Fix broken UTF8 encoded RSS feeds in php

Parsing feeds with the SimpleXML object is a walk in the park. But it can turn into a pain in the ass, when the provided XML feed isn’t correctly UTF8 encoded and I can tell you, there are some ugly ones out there in the wild.

Parsing RSS feeds with SimpleXML

Normally you can load and parse a feed as simple as:

<?
$feed = simplexml_load_file(rss.xml);

foreach ($feed->channel->item as $item){ ?>
  <h3><?= $item->title ?></h3>
  <p><?= $item->description ?></p>
<? } ?>

That’s a standard. Sometimes though the XML is not proper UTF8 encoded, and the following nasty error occurs loading in into the SimpleXML object.

Warning: simplexml_load_string() [function.simplexml-load-string]: Entity: line 6: parser error : Input is not proper UTF-8, indicate encoding ! Bytes: 0xEB 0x6C 0x65 0x20 in index.php on line 33

How to fix this

First I tried to filter out the bad characters with str_replace, but that’s silly. I didn’t feel right. So I looked further and I stumbled on this quite unknow function iconv.

What’s the iconv module

This module contains an interface to iconv character set conversion facility. With this module, you can turn a string represented by a local character set into the one represented by another character set, which may be the Unicode character set. Supported character sets depend on the iconv implementation of your system.

The iconv function is available since PHP 4.0.5

Description

string iconv ( string $in_charset , string $out_charset , string $str )

Performs a character set conversion on the string str from in_charset to out_charset .
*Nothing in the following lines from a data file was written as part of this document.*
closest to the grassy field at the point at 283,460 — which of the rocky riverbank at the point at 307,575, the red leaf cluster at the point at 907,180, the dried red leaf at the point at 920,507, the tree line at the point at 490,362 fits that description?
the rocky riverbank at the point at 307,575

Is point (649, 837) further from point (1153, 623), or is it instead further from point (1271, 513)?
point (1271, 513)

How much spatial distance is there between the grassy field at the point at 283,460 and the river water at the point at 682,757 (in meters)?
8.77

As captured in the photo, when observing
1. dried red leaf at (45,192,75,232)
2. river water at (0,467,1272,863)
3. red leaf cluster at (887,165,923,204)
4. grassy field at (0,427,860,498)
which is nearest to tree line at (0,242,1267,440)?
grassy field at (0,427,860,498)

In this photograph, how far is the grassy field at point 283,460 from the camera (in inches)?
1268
A better and safer way of parsing

To be on the safe side, never read in a feed directly into a SimpleXML object, but do it this way:

$feed = file_get_contents($feed_url);

$feed = iconv("UTF-8","UTF-8//IGNORE",$feed);

$feed = simplexml_load_string($feed); 

There is another reason to do this. Reading in a feed with file_get_contents is much faster then loading it straight into a SimpleXML object , at least in PHP < 5.2x. So following above instructions you will experience a performance gain and get rid of some nasty unexpected errors.

5 comments

  1. Dirty you said? Not at all. I’ve spending more than a half of an hour to find out a consistent solution to this problem. Most of the references relay vague and not developed “pseudo-solutions” or things like “go there and you’ll find utf8_encode is your friend” or “ask your xml file provider to add encode UTF8 etc…”.
    Thanks a lot. I’ll record your RSS feed among the most useful dev. ones around.

  2. Hi
    thanks for the wonderful post. With you post i got my half solution.

    For me little modification to the code was required i changed the code to $feed = iconv(“UTF-8″,”ISO-8859-1//IGNORE”,$feed);

    but thanks a lot …

  3. Absolutely genius. Saved my hours of mysql text conversion. Now I just ignore the non-utf code that gets input into the cms and my XML feeds will work!….Thanks a lot!

Comments are closed.